Sunday, 19 January 2020

CHRISTOPHER TOLKIEN OBITUARY

Christopher Tolkien has sadly passed away at the age of 95. As any reader of JRR Tolkien's works knows, Christopher was far more than the curator of his father's works, and we are as much dependent on Christopher as we are on John for bringing the whole Middle Earth saga to print. John had immense creative genius, but, as with many of those kind of people, lacked the organisational skills to order things properly. It fell to Christopher, both before and after his father's death, to organise his father's work into a coherent whole. It was Christopher who was tasked with reading what would become The Lord of the Rings to the rest of the Inklings in Oxford and he who created the map of Middle Earth that would adorn each volume.

 

 

As an academic, Christopher was as gifted as his father and also had a career at Oxford where he had studied. He also shared his father's view of the world, not least in his traditionalism and nationalism. John had been a regular subscriber to AK Chesterton's Candour magazine. His son went one step further and, for a time, joined the party Chesterton helped found: the National Front. Such was the close relationship they shared that detractors often accused Christopher of having embellished or simply written several of the works published under JRR Tolkien's name after the latter's death. Even if this were true, which it is not, I do not think it would matter given the two's collaboration and similarity in ideas and ideals. No matter how uncomfortable it makes the Left, the racial determinism in Tolkien's works is there for all to see.

 

Not every apple falls so near to the tree, however. Christopher's son, Simon, married Jewess Tracy Steinberg and their son Nicholas has gone on to write a Holocaust play called Terezin to keep the shoarade alive. As an aside, the Jews in The Lord of the Rings appear as dwarfs like Albrecht in Wagner's Ring des Nibelungen that partly inspired Tolkien's novel.

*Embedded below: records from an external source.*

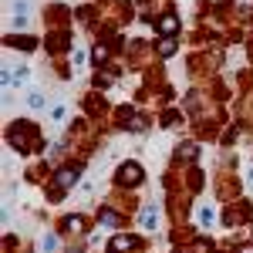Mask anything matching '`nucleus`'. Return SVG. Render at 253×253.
Returning <instances> with one entry per match:
<instances>
[{
	"instance_id": "1",
	"label": "nucleus",
	"mask_w": 253,
	"mask_h": 253,
	"mask_svg": "<svg viewBox=\"0 0 253 253\" xmlns=\"http://www.w3.org/2000/svg\"><path fill=\"white\" fill-rule=\"evenodd\" d=\"M27 105H31V108H44V95H31V98H27Z\"/></svg>"
},
{
	"instance_id": "2",
	"label": "nucleus",
	"mask_w": 253,
	"mask_h": 253,
	"mask_svg": "<svg viewBox=\"0 0 253 253\" xmlns=\"http://www.w3.org/2000/svg\"><path fill=\"white\" fill-rule=\"evenodd\" d=\"M142 226H156V213H152V210L142 213Z\"/></svg>"
}]
</instances>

After many years of tension, Christopher finally became estranged from his son over his involvement with Peter Jackson's cinematic adaptation of The Lord of the Rings, the two reconciling somewhat before Christopher's death. Christopher knew all too well that Hollywood would bastardise his father's epic, although, in fairness, it was left until the Hobbit trilogy to deconstruct Tolkien's vision. In an interview with Le Monde in 2012, Christopher stated:

 

They eviscerated the book by making it an action movie for young people aged 15 to 25. Tolkien has become a monster, devoured by his own popularity and absorbed by the absurdity of our time. The chasm between the beauty and seriousness of the work, and what it has become, has gone too far for me. Such commercialisation has reduced the aesthetic and philosophical impact of this creation to nothing. There is only one solution for me: turning my head away.

 

Christopher Tolkien's great legacy is that in bringing all these great works to fruition, we have a body of literature that stands as an antidote to the sneering, amoral and ugly scrawling that passes for mainstream literature today. Perhaps it is better that Christopher died before Amazon finishes its 'woke' version of events from the Second Age recounted in The Silmarillion, the first book brought out by Christopher Tolkien after his father's death. Yet for all the Left corrupts Tolkien's works, it will inevitably draw a new generation of White Europeans into reading the original texts. And there they will find aesthetic beauty, sound moral guidance and a sense of pride in their European heritage.